In gestation for a year and a half, the return of Scales is now just weeks away. “February,” confirmed owner Dana Street on a tour of his brand spanking-new restaurant Monday.
Located on Maine Wharf, flanked by the Casco Bay Lines ferry terminal and the Porthole Pub, the 8,000-square-foot restaurant is a marquee location built from the ground up. Street and co-owner Victor Leon, who also own Street and Company and Fore Street in the Old Port, are reimagining the restaurant by the same name that anchored the Portland Public Market in the early 2000’s. Sam Hayward chef/owner of Fore Street is also a partner.
“It’s new American cooking, it’s not fusion, it’s not California style … it’s not trendy,” said Street, who has hired Michael Smith from Portland’s Hugo’s, Duckfat and Ken Oringer’s Toro in Boston as his chef de cuisine. “It’s an old fashioned restaurant with an edge to it,” said Street.
That edge will come in the form of remade classics.
“People want seafood harvested in New England waters and cooked in a New England style,” said Street, and he is ready to give it to us.
But not just seafood, “vegetables, meat, fish and fowl,” will strike Scales’ balance.

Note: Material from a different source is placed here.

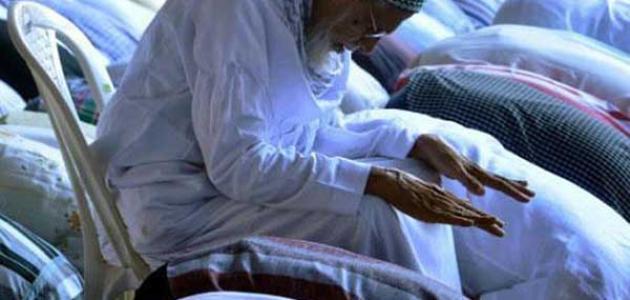 حكم الصلاة جالسًا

Fans of old Boston institutions like Durgin Park are sure to be hooked. Pot roast, brown bread, corn bread, Parker House rolls, even oyster crackers will all be made in house. Street, a Brookline, MA native, wants to restore the “peasant style,” anything goes, community dining he grew up with at rowdy places like Durgin Park. “It’s an American brasserie,” said Street, with a “19th, 20th century Boston Seaport,” vibe.

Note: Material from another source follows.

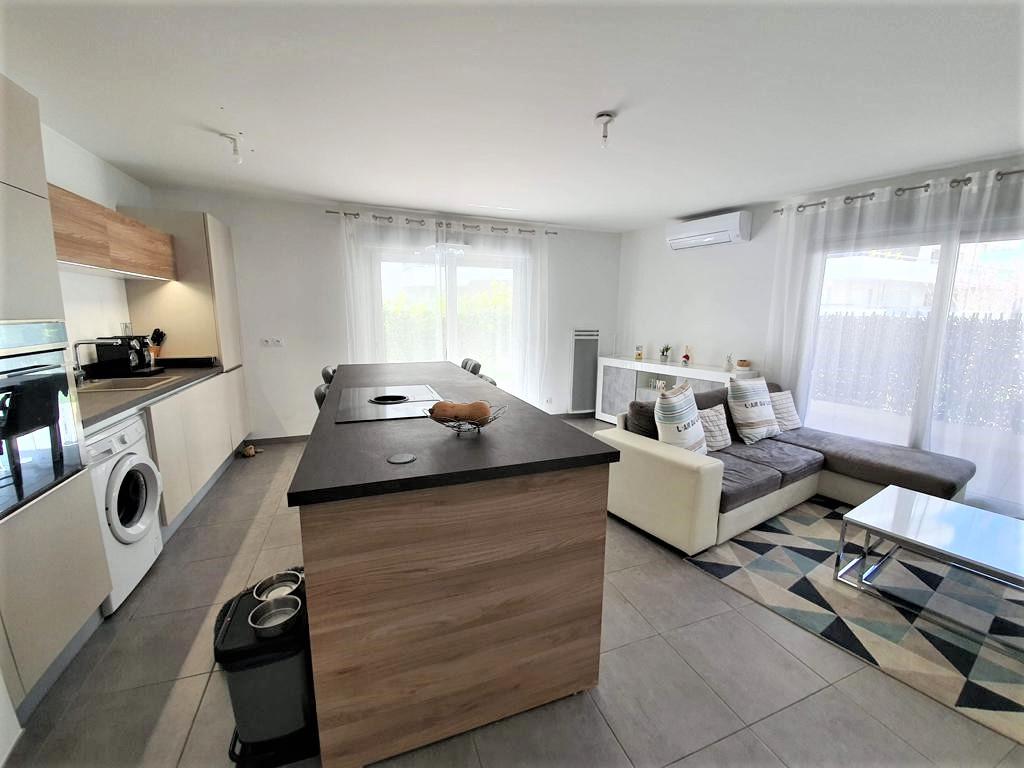 Cannes La Bocca (06150) 3 pièces 66  m2 + Rez de jardin + terrasse + Parking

Built with reclaimed wood, huge water-facing windows, ceramic drop lights and modern touches, the 145-seater is an urban fish house 3.0. There will also be a fish store (not built yet) and outdoor seating for another 50 diners in season. Its marine history is part of the attraction.
Street owns the rights to the boat dockage. And as owner of Upstream Trucking, a seafood wholesaler, he is keeping it real. No pleasure cruises a la Miami. Lobstermen will unload cargo as you crack claws and sip wine in this windows on the working waterfront.
Throw in bread from Standard Baking Co., which Street also owns, and it’s hard to imagine this newcomer not tipping the scales in Maine’s foodiest city.
Though much smaller than DiMillo’s, a few piers away, Scales feels ready to send a ripple in the floating restaurant’s direction.
Should you not have your sea legs, there will be valet parking. Got Valentine’s Day plans yet? See you at Scales, 68-72 Commercial St., Portland.